=== ABOUT THIS EXERCISE ===
Copy each record exactly, word for word.

━━━━━━━━━━━━━━━━

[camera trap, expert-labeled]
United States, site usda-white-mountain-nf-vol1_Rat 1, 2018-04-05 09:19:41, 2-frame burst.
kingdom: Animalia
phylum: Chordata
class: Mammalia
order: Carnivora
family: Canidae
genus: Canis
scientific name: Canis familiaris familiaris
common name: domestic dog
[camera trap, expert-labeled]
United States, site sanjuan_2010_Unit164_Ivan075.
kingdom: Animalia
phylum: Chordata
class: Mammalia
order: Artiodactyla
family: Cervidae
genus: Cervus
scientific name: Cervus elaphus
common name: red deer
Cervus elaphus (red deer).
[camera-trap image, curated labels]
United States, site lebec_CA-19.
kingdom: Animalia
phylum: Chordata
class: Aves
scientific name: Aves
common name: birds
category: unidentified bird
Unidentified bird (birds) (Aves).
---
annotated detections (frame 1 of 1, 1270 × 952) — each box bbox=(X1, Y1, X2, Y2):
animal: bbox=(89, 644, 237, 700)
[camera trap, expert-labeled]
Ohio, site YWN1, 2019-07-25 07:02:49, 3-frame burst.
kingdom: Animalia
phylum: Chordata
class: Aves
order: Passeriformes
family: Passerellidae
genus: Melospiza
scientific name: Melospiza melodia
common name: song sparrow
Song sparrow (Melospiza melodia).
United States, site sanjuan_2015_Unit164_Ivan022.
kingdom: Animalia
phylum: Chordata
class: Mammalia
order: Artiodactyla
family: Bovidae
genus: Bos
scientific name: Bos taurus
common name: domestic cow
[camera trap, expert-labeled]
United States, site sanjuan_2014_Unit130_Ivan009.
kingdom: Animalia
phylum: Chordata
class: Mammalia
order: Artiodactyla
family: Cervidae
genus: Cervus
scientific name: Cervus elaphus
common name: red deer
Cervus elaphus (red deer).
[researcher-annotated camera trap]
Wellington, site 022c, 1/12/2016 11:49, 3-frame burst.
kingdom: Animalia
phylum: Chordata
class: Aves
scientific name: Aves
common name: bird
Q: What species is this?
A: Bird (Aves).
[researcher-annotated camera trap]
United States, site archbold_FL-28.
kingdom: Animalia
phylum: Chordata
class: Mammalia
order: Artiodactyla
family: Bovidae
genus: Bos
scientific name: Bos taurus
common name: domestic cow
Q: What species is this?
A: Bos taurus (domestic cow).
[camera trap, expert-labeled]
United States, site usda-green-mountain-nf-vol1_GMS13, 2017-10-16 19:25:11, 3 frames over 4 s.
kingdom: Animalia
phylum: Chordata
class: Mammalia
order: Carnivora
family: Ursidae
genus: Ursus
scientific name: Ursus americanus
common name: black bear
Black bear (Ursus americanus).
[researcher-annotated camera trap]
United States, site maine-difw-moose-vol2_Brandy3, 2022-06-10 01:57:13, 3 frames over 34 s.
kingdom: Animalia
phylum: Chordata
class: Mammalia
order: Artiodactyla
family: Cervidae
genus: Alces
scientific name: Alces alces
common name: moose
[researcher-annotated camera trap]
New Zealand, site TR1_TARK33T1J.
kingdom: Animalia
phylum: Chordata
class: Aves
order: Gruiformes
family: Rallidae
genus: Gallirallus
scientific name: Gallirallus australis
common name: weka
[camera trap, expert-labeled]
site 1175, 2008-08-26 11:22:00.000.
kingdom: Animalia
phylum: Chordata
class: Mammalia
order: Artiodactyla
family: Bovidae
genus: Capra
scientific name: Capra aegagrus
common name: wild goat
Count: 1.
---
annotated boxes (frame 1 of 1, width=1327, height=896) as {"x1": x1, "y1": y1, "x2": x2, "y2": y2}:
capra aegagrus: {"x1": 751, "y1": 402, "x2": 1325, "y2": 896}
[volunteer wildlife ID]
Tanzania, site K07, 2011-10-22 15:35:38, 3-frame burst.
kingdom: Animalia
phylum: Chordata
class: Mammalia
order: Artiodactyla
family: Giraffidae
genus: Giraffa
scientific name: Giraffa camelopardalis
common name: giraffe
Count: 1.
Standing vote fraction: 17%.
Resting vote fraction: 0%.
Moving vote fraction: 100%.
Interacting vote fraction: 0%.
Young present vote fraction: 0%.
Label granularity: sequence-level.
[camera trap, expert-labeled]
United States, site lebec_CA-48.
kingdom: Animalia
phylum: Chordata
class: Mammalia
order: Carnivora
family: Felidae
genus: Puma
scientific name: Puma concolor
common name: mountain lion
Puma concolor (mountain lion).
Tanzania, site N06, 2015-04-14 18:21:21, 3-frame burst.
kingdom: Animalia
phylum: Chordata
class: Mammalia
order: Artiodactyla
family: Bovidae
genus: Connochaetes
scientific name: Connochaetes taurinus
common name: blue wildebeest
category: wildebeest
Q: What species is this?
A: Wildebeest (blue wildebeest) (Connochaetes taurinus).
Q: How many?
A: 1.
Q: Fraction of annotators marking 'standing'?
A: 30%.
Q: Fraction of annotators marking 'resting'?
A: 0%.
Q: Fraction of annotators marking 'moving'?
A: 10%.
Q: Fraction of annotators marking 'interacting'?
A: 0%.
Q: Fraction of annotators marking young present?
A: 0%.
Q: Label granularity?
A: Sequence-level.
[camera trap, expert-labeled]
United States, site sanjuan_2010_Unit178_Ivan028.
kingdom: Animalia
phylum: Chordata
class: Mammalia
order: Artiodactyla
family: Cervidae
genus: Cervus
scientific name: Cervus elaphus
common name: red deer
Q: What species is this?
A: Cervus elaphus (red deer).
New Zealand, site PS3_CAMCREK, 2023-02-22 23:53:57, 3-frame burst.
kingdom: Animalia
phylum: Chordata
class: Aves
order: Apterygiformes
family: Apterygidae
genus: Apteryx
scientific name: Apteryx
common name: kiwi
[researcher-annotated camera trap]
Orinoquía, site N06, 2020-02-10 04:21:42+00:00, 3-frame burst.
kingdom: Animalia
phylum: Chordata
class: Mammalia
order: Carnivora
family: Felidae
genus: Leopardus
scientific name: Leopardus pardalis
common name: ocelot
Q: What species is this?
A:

━━━━━━━━━━━━━━━━

=== TASK RESPONSE ===
[camera trap, expert-labeled]
United States, site usda-white-mountain-nf-vol1_Rat 1, 2018-04-05 09:19:41, 2-frame burst.
kingdom: Animalia
phylum: Chordata
class: Mammalia
order: Carnivora
family: Canidae
genus: Canis
scientific name: Canis familiaris familiaris
common name: domestic dog
[camera trap, expert-labeled]
United States, site sanjuan_2010_Unit164_Ivan075.
kingdom: Animalia
phylum: Chordata
class: Mammalia
order: Artiodactyla
family: Cervidae
genus: Cervus
scientific name: Cervus elaphus
common name: red deer
Cervus elaphus (red deer).
[camera-trap image, curated labels]
United States, site lebec_CA-19.
kingdom: Animalia
phylum: Chordata
class: Aves
scientific name: Aves
common name: birds
category: unidentified bird
Unidentified bird (birds) (Aves).
---
annotated detections (frame 1 of 1, 1270 × 952) — each box bbox=(X1, Y1, X2, Y2):
animal: bbox=(89, 644, 237, 700)
[camera trap, expert-labeled]
Ohio, site YWN1, 2019-07-25 07:02:49, 3-frame burst.
kingdom: Animalia
phylum: Chordata
class: Aves
order: Passeriformes
family: Passerellidae
genus: Melospiza
scientific name: Melospiza melodia
common name: song sparrow
Song sparrow (Melospiza melodia).
United States, site sanjuan_2015_Unit164_Ivan022.
kingdom: Animalia
phylum: Chordata
class: Mammalia
order: Artiodactyla
family: Bovidae
genus: Bos
scientific name: Bos taurus
common name: domestic cow
[camera trap, expert-labeled]
United States, site sanjuan_2014_Unit130_Ivan009.
kingdom: Animalia
phylum: Chordata
class: Mammalia
order: Artiodactyla
family: Cervidae
genus: Cervus
scientific name: Cervus elaphus
common name: red deer
Cervus elaphus (red deer).
[researcher-annotated camera trap]
Wellington, site 022c, 1/12/2016 11:49, 3-frame burst.
kingdom: Animalia
phylum: Chordata
class: Aves
scientific name: Aves
common name: bird
Q: What species is this?
A: Bird (Aves).
[researcher-annotated camera trap]
United States, site archbold_FL-28.
kingdom: Animalia
phylum: Chordata
class: Mammalia
order: Artiodactyla
family: Bovidae
genus: Bos
scientific name: Bos taurus
common name: domestic cow
Q: What species is this?
A: Bos taurus (domestic cow).
[camera trap, expert-labeled]
United States, site usda-green-mountain-nf-vol1_GMS13, 2017-10-16 19:25:11, 3 frames over 4 s.
kingdom: Animalia
phylum: Chordata
class: Mammalia
order: Carnivora
family: Ursidae
genus: Ursus
scientific name: Ursus americanus
common name: black bear
Black bear (Ursus americanus).
[researcher-annotated camera trap]
United States, site maine-difw-moose-vol2_Brandy3, 2022-06-10 01:57:13, 3 frames over 34 s.
kingdom: Animalia
phylum: Chordata
class: Mammalia
order: Artiodactyla
family: Cervidae
genus: Alces
scientific name: Alces alces
common name: moose
[researcher-annotated camera trap]
New Zealand, site TR1_TARK33T1J.
kingdom: Animalia
phylum: Chordata
class: Aves
order: Gruiformes
family: Rallidae
genus: Gallirallus
scientific name: Gallirallus australis
common name: weka
[camera trap, expert-labeled]
site 1175, 2008-08-26 11:22:00.000.
kingdom: Animalia
phylum: Chordata
class: Mammalia
order: Artiodactyla
family: Bovidae
genus: Capra
scientific name: Capra aegagrus
common name: wild goat
Count: 1.
---
annotated boxes (frame 1 of 1, width=1327, height=896) as {"x1": x1, "y1": y1, "x2": x2, "y2": y2}:
capra aegagrus: {"x1": 751, "y1": 402, "x2": 1325, "y2": 896}
[volunteer wildlife ID]
Tanzania, site K07, 2011-10-22 15:35:38, 3-frame burst.
kingdom: Animalia
phylum: Chordata
class: Mammalia
order: Artiodactyla
family: Giraffidae
genus: Giraffa
scientific name: Giraffa camelopardalis
common name: giraffe
Count: 1.
Standing vote fraction: 17%.
Resting vote fraction: 0%.
Moving vote fraction: 100%.
Interacting vote fraction: 0%.
Young present vote fraction: 0%.
Label granularity: sequence-level.
[camera trap, expert-labeled]
United States, site lebec_CA-48.
kingdom: Animalia
phylum: Chordata
class: Mammalia
order: Carnivora
family: Felidae
genus: Puma
scientific name: Puma concolor
common name: mountain lion
Puma concolor (mountain lion).
Tanzania, site N06, 2015-04-14 18:21:21, 3-frame burst.
kingdom: Animalia
phylum: Chordata
class: Mammalia
order: Artiodactyla
family: Bovidae
genus: Connochaetes
scientific name: Connochaetes taurinus
common name: blue wildebeest
category: wildebeest
Q: What species is this?
A: Wildebeest (blue wildebeest) (Connochaetes taurinus).
Q: How many?
A: 1.
Q: Fraction of annotators marking 'standing'?
A: 30%.
Q: Fraction of annotators marking 'resting'?
A: 0%.
Q: Fraction of annotators marking 'moving'?
A: 10%.
Q: Fraction of annotators marking 'interacting'?
A: 0%.
Q: Fraction of annotators marking young present?
A: 0%.
Q: Label granularity?
A: Sequence-level.
[camera trap, expert-labeled]
United States, site sanjuan_2010_Unit178_Ivan028.
kingdom: Animalia
phylum: Chordata
class: Mammalia
order: Artiodactyla
family: Cervidae
genus: Cervus
scientific name: Cervus elaphus
common name: red deer
Q: What species is this?
A: Cervus elaphus (red deer).
New Zealand, site PS3_CAMCREK, 2023-02-22 23:53:57, 3-frame burst.
kingdom: Animalia
phylum: Chordata
class: Aves
order: Apterygiformes
family: Apterygidae
genus: Apteryx
scientific name: Apteryx
common name: kiwi
[researcher-annotated camera trap]
Orinoquía, site N06, 2020-02-10 04:21:42+00:00, 3-frame burst.
kingdom: Animalia
phylum: Chordata
class: Mammalia
order: Carnivora
family: Felidae
genus: Leopardus
scientific name: Leopardus pardalis
common name: ocelot
Q: What species is this?
A:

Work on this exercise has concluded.